§ Text:
☆ ☆ ☆
MCP calls must require a workspace-scoped task token. They should not accept broad personal tokens by default.

CLI

CLI is useful for local debugging, human operation, reproducible workflows, and CI.

Recommended command shape:

agenthub code grep --workspace <id> --repo <repo> --rev <sha> --query "Authorize"
agenthub code read-file --workspace <id> --repo <repo> --rev <sha> --path internal/auth/service.go --start 20 --end 80
agenthub code symbols --workspace <id> --repo <repo> --rev <sha> --query AuthService
agenthub code references --workspace <id> --repo <repo> --rev <sha> --symbol AuthService.Authorize
agenthub code ownership --workspace <id> --repo <repo> --path internal/auth/service.go

CLI output should default to structured JSON. Human-readable output can be a flag, not the canonical format.

HTTP/gRPC

HTTP/gRPC is for UI, external services, workers, and future SDKs.
☆ ☆ ☆
§ Dataset content:
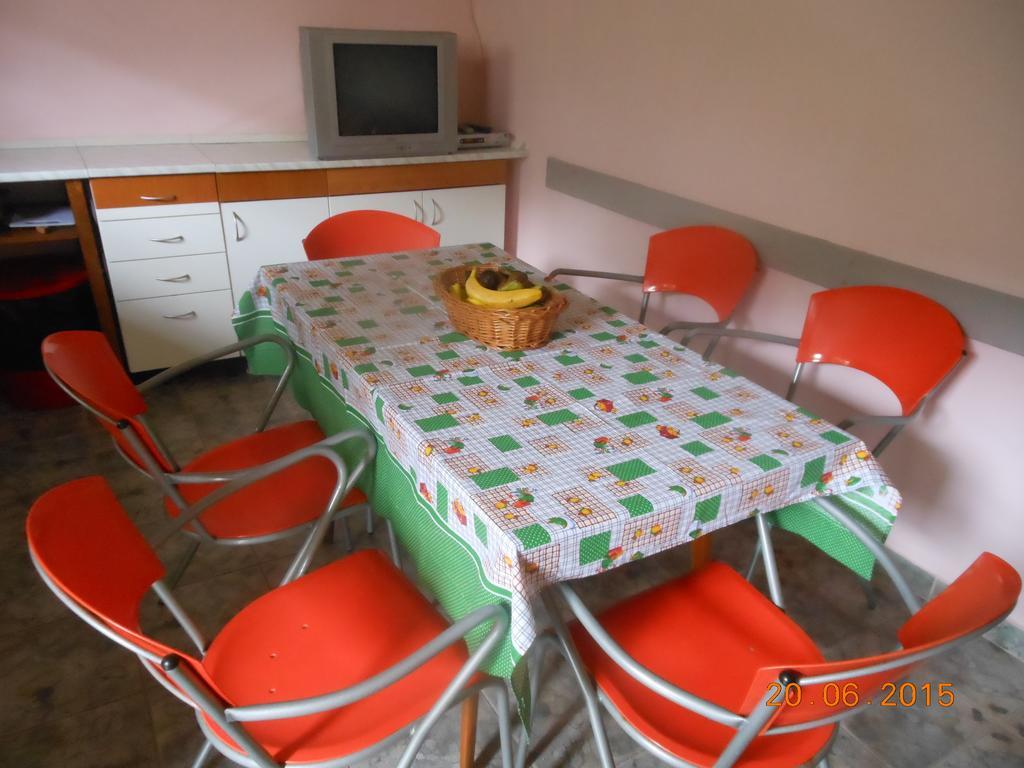 Lorena Rooms 리산 외부 사진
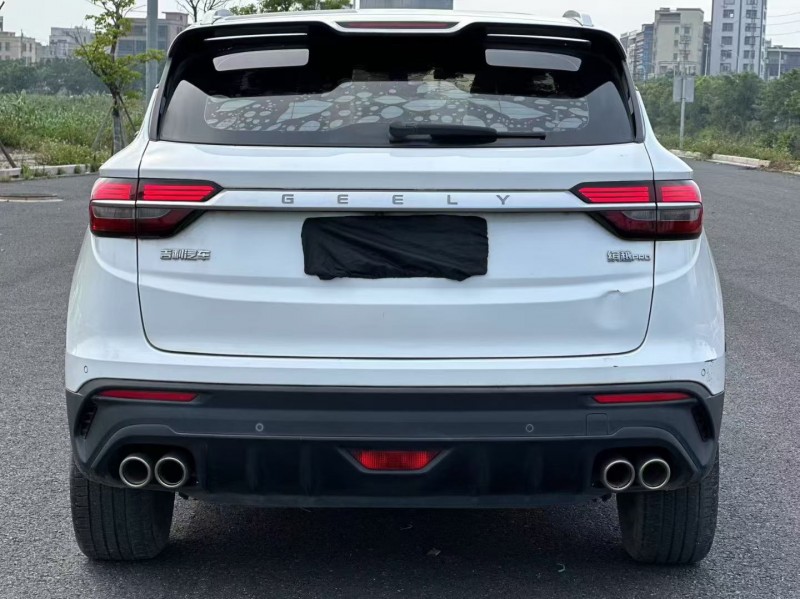 汕头20年吉利缤越8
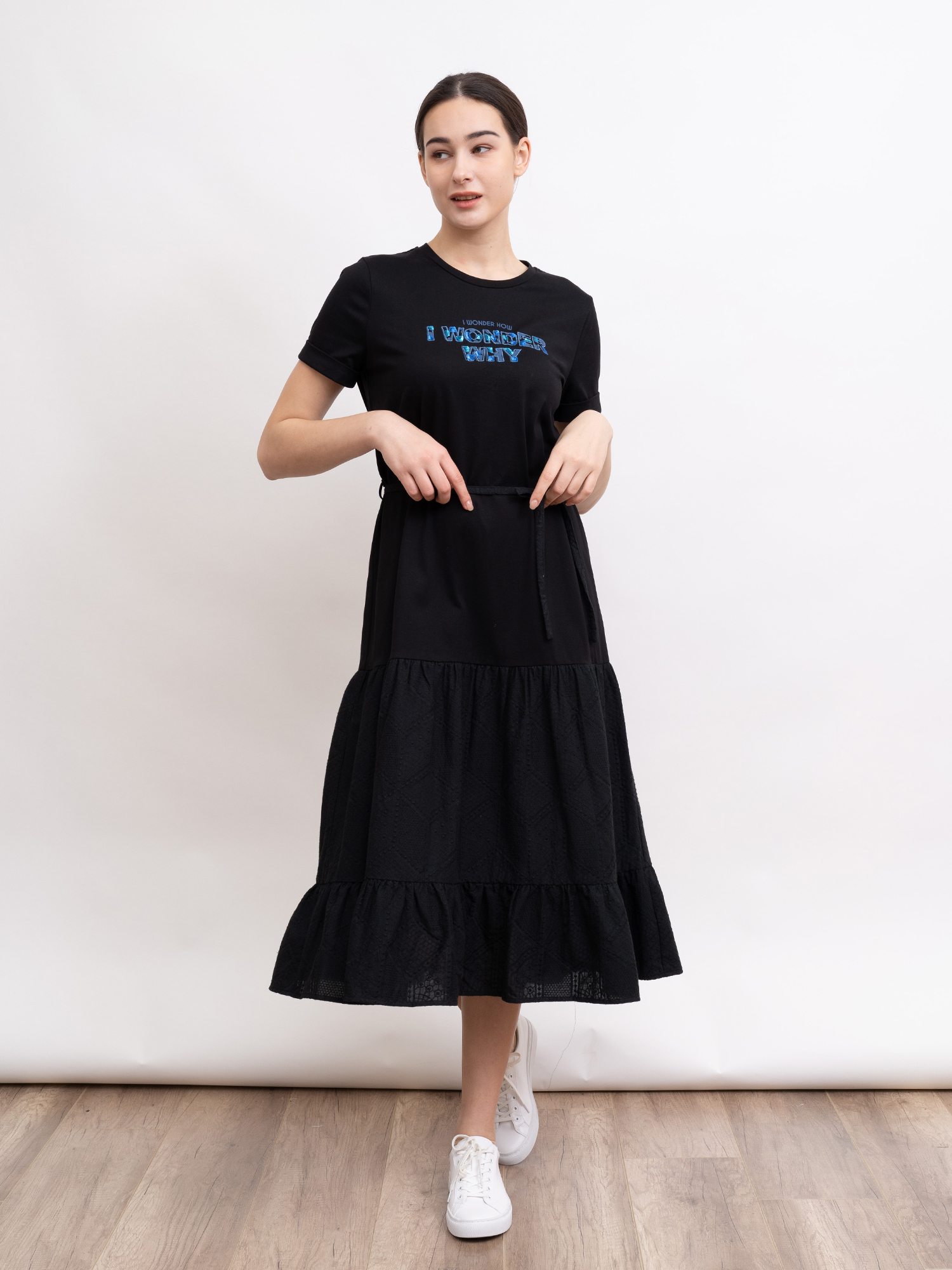 mi-tu 字母圓領連身裙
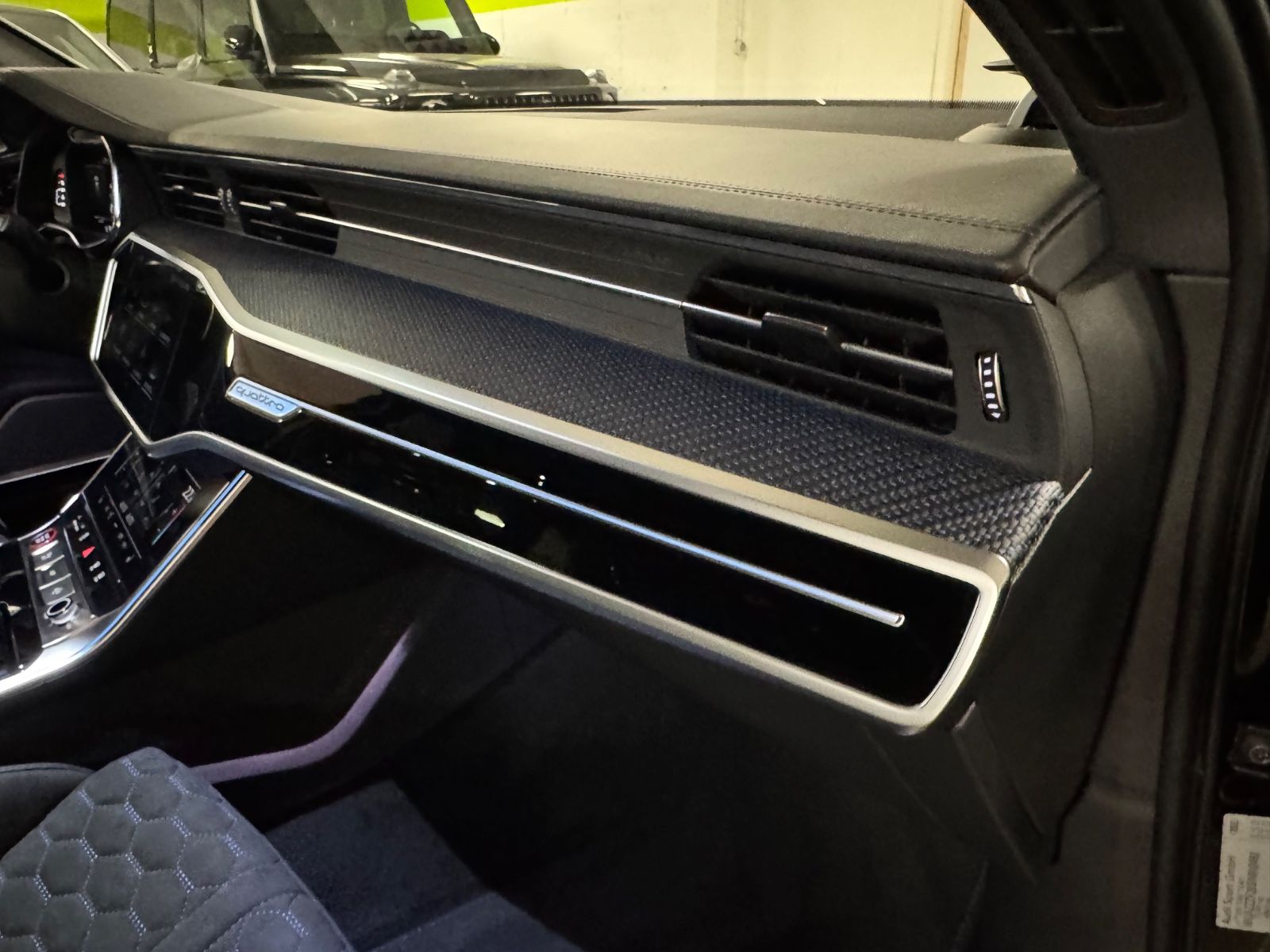 Fahrzeugabbildung Audi RS6 PERFORMANCE SCHALENSITZE CERAMIC B&O 25 FULL
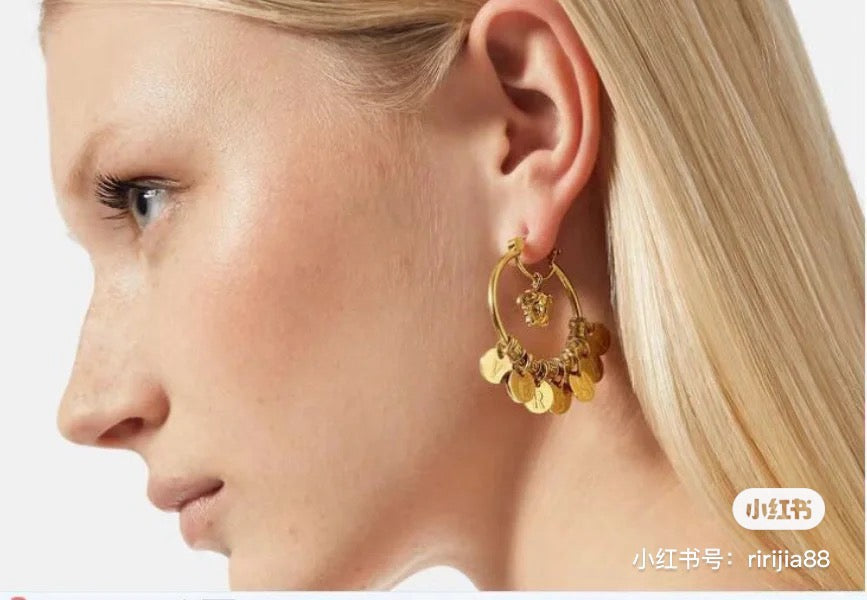 Flower Vine Pattern Large Circle Dynamic Earrings
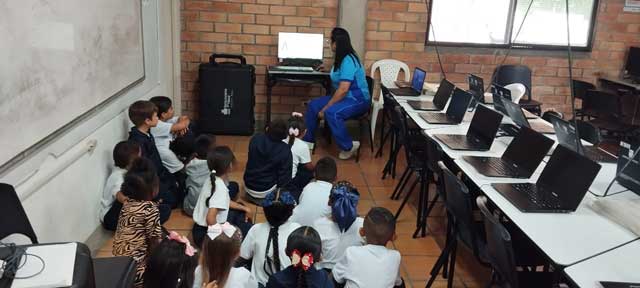 Compromiso con la inclusión digital en Colombia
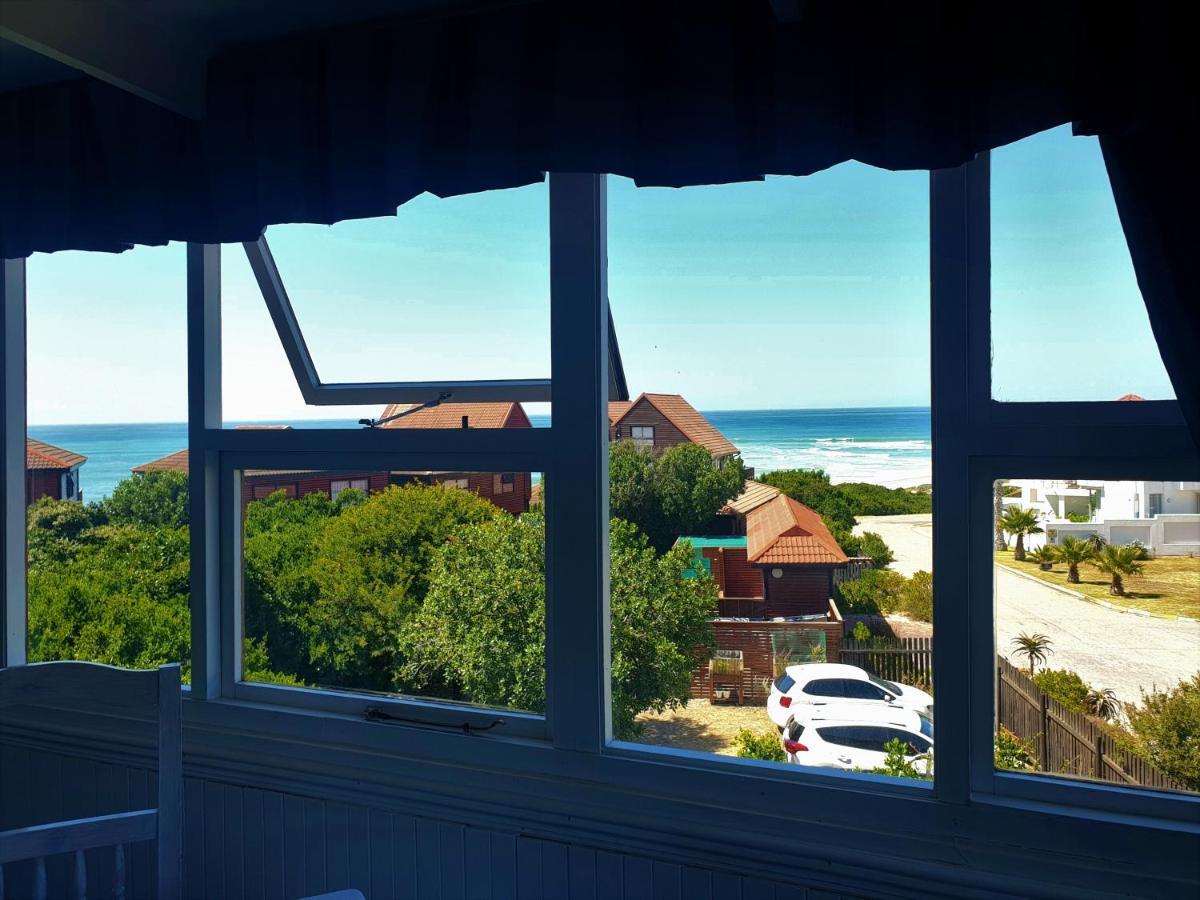 Aston Woods Bed And Breakfast Jeffreys Bay Exterior photo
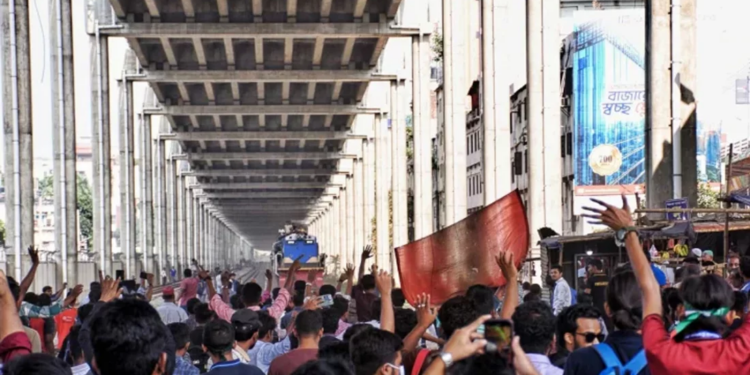 মহাখালী সড়ক ছাড়লো শিক্ষার্থীরা, সচিবালয়ে প্রতিনিধিদল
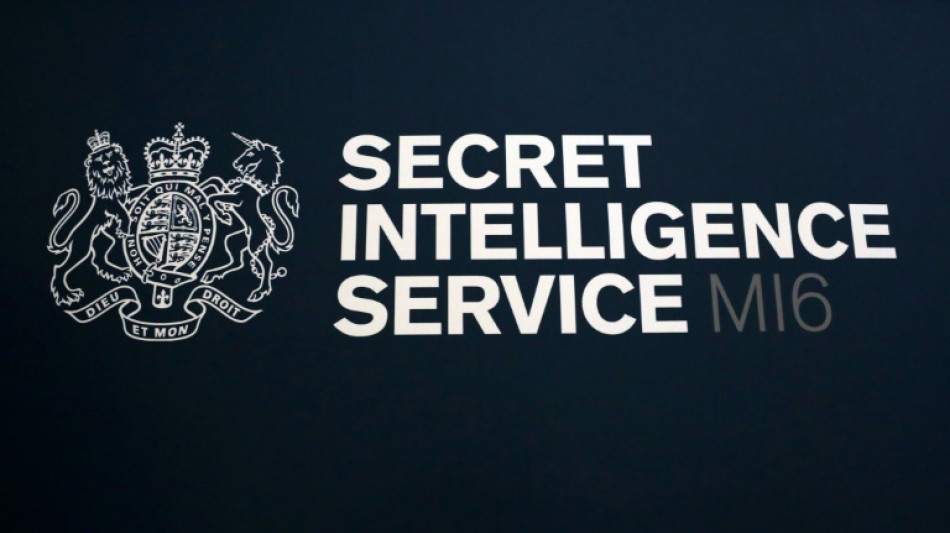 Av&ocirc; de futura chefe do MI6, servi&ccedil;o secreto brit&acirc;nico, foi espi&atilde;o nazista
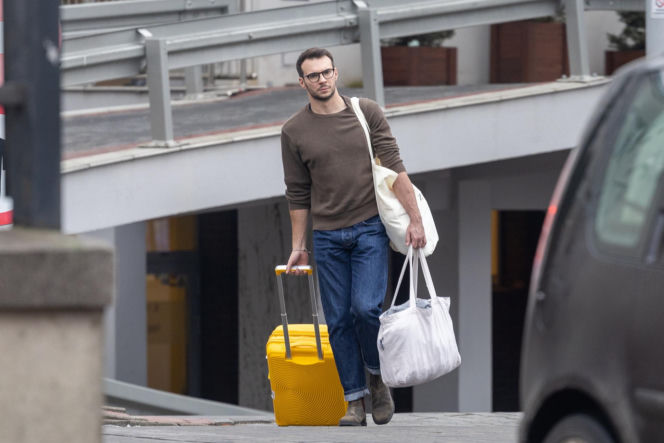 Olga Frycz wychodzi z dzieckiem ze szpitala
☆ ☆ ☆
§ Tasks:
1. According to the interface notes, what format should CLI output use by default?
2. Carry the interface notes forward from their final line.

§ Set of answers:
1. Structured JSON.

2.
Recommended API shape:

POST /v1/workspaces/{workspace_id}/code/grep
POST /v1/workspaces/{workspace_id}/code/read-file
POST /v1/workspaces/{workspace_id}/code/ast-query
POST /v1/workspaces/{workspace_id}/code/symbols
POST /v1/workspaces/{workspace_id}/code/references
POST /v1/workspaces/{workspace_id}/code/dependencies
POST /v1/workspaces/{workspace_id}/code/ownership
POST /v1/workspaces/{workspace_id}/code/history
POST /v1/workspaces/{workspace_id}/code/diff-map
POST /v1/workspaces/{workspace_id}/code/test-discover

Internal Go Use Cases

Internal callers should use internal/application/codeintel.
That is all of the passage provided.